*What is needed:* Reproduce the records below word for word, beginning at the line that contains "What distance from the lens" and stopping at the end of the records.

******

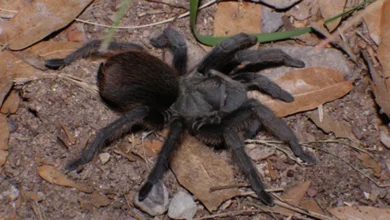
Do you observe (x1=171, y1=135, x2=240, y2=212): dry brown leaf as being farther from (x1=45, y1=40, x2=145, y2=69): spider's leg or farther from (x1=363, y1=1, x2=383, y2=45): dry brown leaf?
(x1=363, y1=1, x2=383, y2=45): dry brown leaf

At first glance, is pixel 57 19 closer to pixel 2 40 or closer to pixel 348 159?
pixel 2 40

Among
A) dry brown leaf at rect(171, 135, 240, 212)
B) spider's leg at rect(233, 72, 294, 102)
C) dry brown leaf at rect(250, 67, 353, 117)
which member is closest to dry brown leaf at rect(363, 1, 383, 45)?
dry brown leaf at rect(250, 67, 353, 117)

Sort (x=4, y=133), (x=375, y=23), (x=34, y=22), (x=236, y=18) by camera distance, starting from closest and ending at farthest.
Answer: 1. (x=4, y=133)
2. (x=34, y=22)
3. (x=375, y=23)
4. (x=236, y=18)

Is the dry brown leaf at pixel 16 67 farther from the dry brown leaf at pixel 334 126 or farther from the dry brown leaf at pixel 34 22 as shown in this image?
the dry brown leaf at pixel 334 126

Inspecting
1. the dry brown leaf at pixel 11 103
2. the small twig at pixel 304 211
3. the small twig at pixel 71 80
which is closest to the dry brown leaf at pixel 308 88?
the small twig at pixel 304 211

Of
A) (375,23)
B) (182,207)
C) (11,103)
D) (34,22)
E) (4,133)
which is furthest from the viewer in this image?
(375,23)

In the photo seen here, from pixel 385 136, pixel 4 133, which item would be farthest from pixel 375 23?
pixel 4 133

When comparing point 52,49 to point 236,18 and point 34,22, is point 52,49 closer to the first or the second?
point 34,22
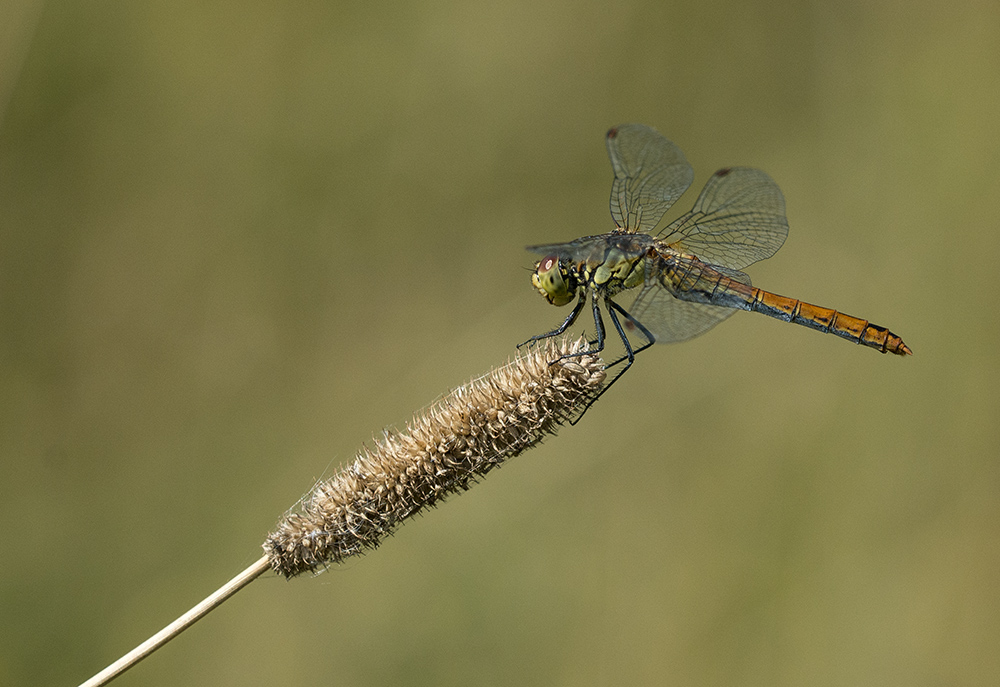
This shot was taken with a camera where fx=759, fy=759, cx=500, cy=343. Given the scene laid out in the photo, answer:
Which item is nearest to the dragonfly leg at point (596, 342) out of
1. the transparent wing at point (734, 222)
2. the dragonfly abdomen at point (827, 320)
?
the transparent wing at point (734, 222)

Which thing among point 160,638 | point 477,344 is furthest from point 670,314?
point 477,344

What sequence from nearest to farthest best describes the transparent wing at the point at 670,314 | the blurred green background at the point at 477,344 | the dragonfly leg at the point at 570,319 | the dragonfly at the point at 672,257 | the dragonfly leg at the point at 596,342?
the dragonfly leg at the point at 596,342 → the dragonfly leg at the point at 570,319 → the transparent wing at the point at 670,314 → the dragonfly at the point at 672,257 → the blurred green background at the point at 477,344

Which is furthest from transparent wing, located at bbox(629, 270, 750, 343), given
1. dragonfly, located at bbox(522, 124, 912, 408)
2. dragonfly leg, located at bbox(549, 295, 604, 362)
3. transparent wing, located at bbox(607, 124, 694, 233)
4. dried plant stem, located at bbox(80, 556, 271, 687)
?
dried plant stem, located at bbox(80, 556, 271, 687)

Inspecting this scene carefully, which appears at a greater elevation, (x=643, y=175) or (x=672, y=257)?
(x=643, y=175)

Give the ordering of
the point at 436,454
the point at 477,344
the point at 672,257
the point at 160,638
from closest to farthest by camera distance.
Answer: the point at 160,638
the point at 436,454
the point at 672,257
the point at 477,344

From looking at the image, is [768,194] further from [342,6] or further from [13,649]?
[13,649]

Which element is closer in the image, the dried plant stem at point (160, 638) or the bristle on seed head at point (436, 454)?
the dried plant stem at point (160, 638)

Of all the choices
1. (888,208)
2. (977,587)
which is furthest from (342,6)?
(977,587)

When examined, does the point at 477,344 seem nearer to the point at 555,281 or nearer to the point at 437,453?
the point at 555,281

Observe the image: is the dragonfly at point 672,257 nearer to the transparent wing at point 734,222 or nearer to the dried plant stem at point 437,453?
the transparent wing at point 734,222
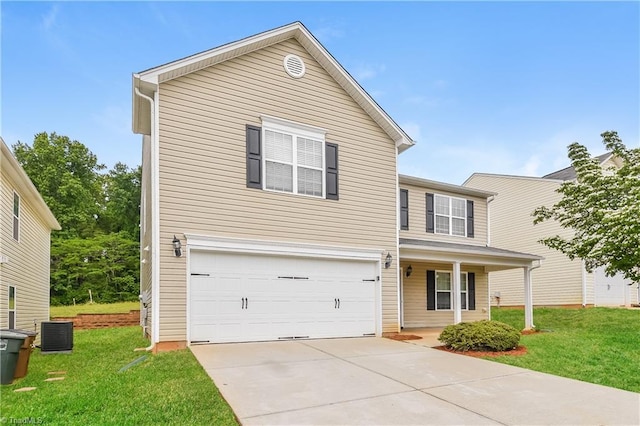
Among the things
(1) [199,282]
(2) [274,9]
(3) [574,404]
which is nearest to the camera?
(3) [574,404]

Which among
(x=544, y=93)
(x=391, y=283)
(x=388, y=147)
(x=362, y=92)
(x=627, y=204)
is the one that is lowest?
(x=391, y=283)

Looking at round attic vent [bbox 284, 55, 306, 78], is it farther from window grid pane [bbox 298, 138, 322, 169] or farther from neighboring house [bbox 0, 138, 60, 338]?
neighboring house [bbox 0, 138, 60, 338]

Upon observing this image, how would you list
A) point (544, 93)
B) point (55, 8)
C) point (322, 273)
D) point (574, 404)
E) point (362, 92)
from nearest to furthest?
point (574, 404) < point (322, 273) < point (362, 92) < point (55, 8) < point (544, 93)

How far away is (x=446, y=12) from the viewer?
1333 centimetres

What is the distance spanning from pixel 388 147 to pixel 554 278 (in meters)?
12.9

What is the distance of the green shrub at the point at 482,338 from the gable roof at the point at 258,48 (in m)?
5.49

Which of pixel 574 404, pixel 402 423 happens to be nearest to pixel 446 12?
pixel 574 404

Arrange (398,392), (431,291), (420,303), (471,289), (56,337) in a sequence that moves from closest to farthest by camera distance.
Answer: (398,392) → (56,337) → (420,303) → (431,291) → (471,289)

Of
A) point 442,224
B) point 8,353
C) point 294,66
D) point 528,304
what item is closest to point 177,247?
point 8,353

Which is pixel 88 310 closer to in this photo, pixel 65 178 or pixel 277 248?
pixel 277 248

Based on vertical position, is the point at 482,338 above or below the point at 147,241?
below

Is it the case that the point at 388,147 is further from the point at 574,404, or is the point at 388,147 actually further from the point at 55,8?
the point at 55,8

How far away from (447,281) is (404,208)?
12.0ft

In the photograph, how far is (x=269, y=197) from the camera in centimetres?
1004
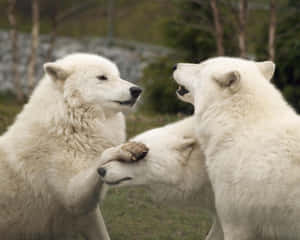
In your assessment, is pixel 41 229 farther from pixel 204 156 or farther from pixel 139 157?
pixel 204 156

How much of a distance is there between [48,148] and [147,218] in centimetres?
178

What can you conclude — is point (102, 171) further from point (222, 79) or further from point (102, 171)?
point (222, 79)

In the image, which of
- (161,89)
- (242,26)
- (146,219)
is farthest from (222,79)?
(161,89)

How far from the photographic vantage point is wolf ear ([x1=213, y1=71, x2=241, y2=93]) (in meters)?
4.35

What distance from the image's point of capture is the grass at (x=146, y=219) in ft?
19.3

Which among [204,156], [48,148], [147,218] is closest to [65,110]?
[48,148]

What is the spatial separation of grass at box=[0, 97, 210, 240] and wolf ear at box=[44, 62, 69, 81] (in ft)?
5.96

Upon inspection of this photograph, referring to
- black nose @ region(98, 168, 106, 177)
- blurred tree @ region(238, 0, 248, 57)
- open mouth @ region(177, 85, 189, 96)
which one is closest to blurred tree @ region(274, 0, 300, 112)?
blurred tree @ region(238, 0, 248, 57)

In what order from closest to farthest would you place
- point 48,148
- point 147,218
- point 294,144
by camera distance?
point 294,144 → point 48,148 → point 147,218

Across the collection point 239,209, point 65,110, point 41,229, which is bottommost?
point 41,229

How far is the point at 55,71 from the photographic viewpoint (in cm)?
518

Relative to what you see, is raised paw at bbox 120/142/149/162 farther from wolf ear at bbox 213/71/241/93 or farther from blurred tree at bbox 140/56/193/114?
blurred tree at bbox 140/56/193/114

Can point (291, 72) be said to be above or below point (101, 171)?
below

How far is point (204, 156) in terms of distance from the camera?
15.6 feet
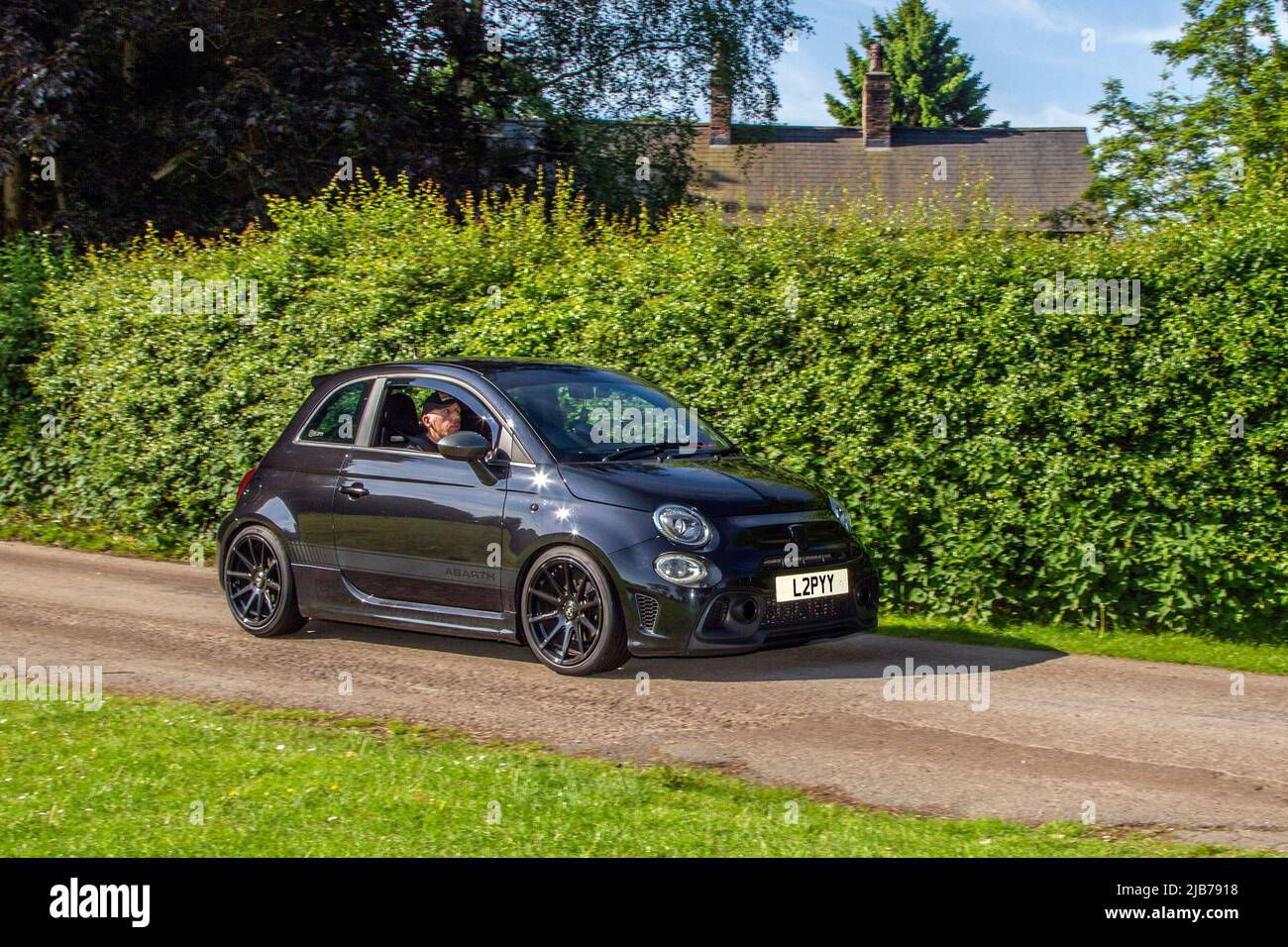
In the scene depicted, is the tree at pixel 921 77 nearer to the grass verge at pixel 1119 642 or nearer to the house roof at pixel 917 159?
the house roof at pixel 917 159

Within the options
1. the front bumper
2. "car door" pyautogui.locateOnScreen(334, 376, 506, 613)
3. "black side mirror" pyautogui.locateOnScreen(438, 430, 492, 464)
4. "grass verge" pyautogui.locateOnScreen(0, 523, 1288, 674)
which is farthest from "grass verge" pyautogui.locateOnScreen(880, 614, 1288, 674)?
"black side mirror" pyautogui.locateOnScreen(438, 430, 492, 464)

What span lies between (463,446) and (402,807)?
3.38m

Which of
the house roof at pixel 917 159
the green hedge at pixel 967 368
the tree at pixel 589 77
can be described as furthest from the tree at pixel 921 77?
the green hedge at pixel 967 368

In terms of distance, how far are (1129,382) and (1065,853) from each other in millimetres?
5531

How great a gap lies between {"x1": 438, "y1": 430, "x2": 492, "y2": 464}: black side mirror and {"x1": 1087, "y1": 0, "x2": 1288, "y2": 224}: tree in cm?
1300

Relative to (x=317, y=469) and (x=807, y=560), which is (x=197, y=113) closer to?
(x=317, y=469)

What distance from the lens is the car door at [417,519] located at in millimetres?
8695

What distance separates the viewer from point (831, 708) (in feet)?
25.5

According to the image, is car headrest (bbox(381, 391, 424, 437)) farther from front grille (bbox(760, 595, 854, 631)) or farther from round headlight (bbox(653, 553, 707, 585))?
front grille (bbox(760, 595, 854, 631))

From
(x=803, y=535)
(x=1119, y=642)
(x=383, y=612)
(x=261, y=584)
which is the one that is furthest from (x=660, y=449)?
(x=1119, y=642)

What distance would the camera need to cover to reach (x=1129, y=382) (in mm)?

******

*Complete output:*
What distance from the lens is the car door at [417,519] located at in millimetres?
8695

What distance separates the viewer from point (831, 708) (in feet)?
25.5

According to the image, is car headrest (bbox(381, 391, 424, 437)) farther from front grille (bbox(760, 595, 854, 631)) or farther from round headlight (bbox(653, 553, 707, 585))?
front grille (bbox(760, 595, 854, 631))

From
(x=803, y=535)
(x=1119, y=642)
(x=383, y=612)
(x=261, y=584)
which is the one that is furthest from (x=660, y=449)?
(x=1119, y=642)

What distance would the camera need to cover to reach (x=1129, y=382) (in mm)?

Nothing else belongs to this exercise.